Home > BTL investors 'piling into market', says Rightmove

BTL investors 'piling into market', says Rightmove

Asking prices for properties new to the market have shot up to hit an all-time record high for March, boosted by buy-to-let investors “piling into the market”.

Rightmove said this morning that the average new asking price is £239,710 – 1.7% higher than last month and just beating the previous record in March 2008 of £239,655.

Asking prices are now 1.2% higher than this time last year, and compare with the lowest March asking price of £218,081 in 2009.

The figures, published two days before the Budget, may give Chancellor George Osborne some last-minute food for thought.

Miles Shipside, Rightmove director, said: “In today’s turbulent world where economic crises seem more likely to reappear than disappear, any market upturn will take longer to build home-mover confidence to the point that it starts to feed through to actual transactions.

“Even those who truly believe that the market has turned a corner may be unable to do anything about it due to lenders’ cautious risk profiling, a significant factor limiting the speed and strength of the recovery.

“However, with new sellers asking more than ever before as we enter the traditionally busy spring market, and an expectation among home-movers of price stability or growth, there is now a bedrock upon which confidence and momentum appear to be building.”

According to Rightmove, there has been a 12% month-on-month increase in new seller numbers, but unsold stock per estate agency branch is virtually unchanged at 65 properties, suggesting that more properties have either been sold or removed.

The site says this bodes well for transaction numbers this year – although volumes look to be boosted by buy-to-let activity. Rightmove also says that the average time on the market has fallen from 90 days last year to 80.

Shipside added: “Whilst it is too early in the year to make estimates about full year transaction volumes, agents are reporting more properties being sold subject to contract.

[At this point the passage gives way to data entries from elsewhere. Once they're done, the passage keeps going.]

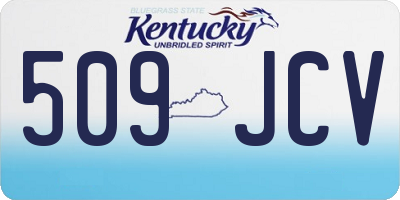 KY license plate 509JCV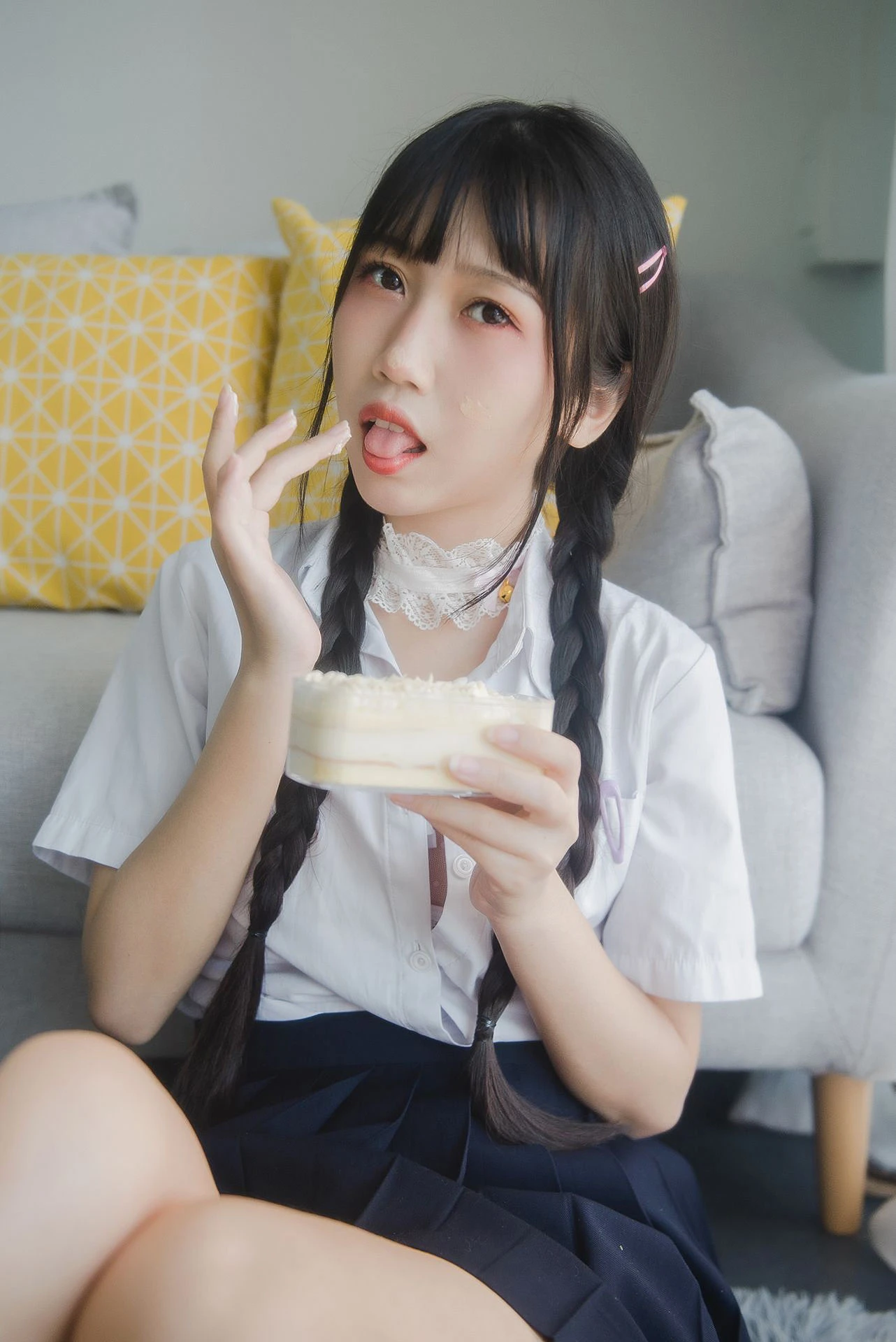 微博人气Coser不呆猫 – 奶油少女插图7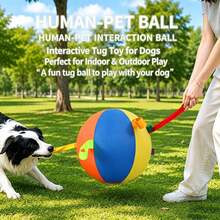 Cat & Dog Ball Toy, Multiple Sizes Available, Inflatable Ball For Herding Dogs; Durable Chew & Dental Care, Suitable For Large Dogs To Relieve Boredom And Interactive Training, Universal For Cats & Dogs, Perfect Holiday Gift - Multicolor - View 4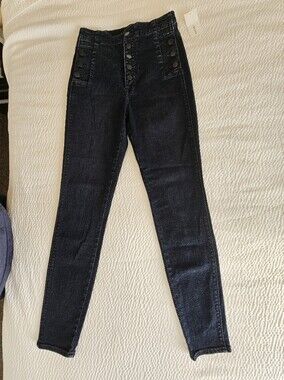 J Brand Natasha Jeans NWT Sky High Skinny 27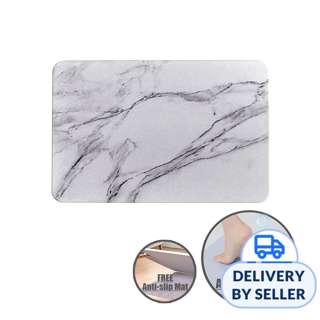 HOUZE Diatomite Absorbent Mat (Large) - Grey Marble HOUZE Diatomite Absorbent Mat (Large) - Grey Marble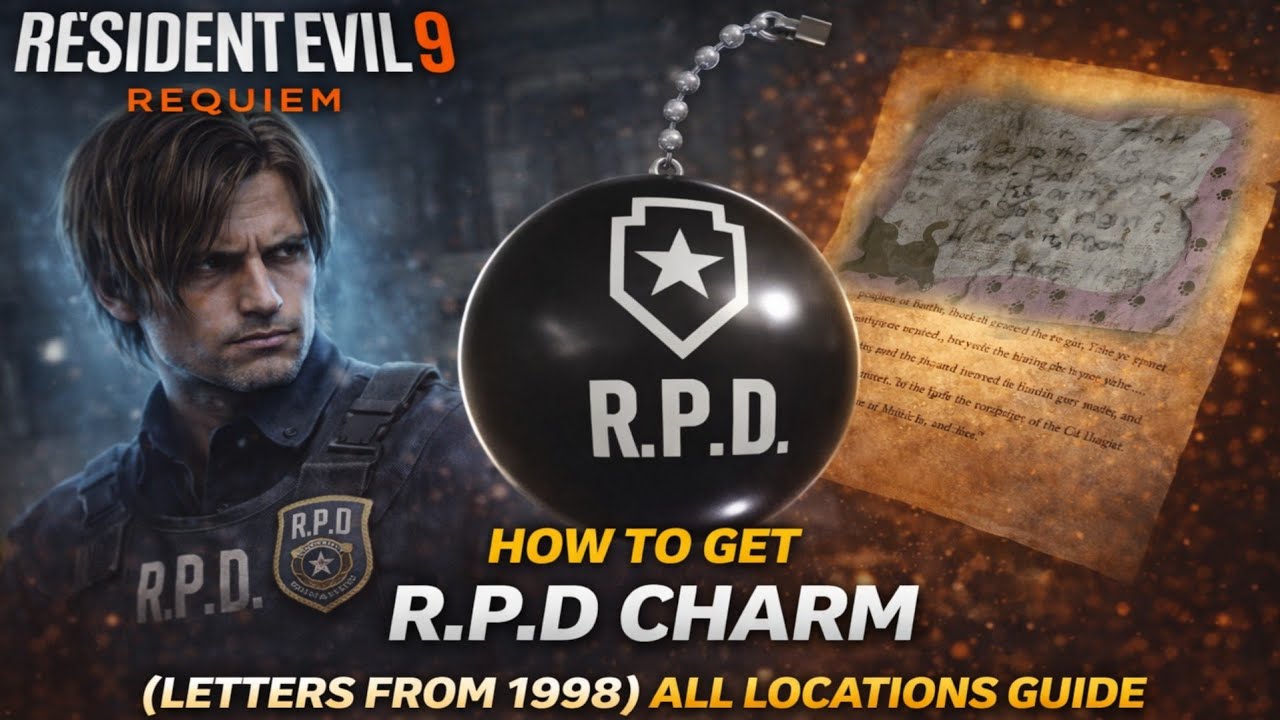 Resident Evil 9 Requiem How to get R.P.D Charm (Letters from 1998) All Locations Complete Guide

“However, these prospective buyers still have to complete the potentially treacherous journey through to successful completion. A sense of urgency has previously been sadly lacking, but there’s nothing like a few ‘Sold’ boards appearing on local streets to motivate buyers to make a decision about which they had previously been prevaricating.

“More limited inventory for sale by agents means less choice for buyers and is usually a forerunner of increased property prices.

“Some of the price gains made in the first half of the year often fall away in the second half, but this year it is possible that the air of optimism will result in those gains being retained.”

Shipside said that there are currently “blindingly” good returns on the right buy-to-let investment, and that investors are “piling” into the market as a result. Cheap borrowing means they can get immediate returns – and a much better deal than putting money into a bank.

London, as usual, tells a slightly different story. Although new asking prices have shot up in the capital to stand at £496,298, up 1.9% from last month and an astonishing 9% rise since this time a year ago – sellers are dwindling, down 12% on March 2012.

The shortage of supply means that average asking prices are now £41,338 higher than a year ago. In Kensington and Chelsea, the average new asking price is now just over £2.3m, and in Westminster is more than £1.5m.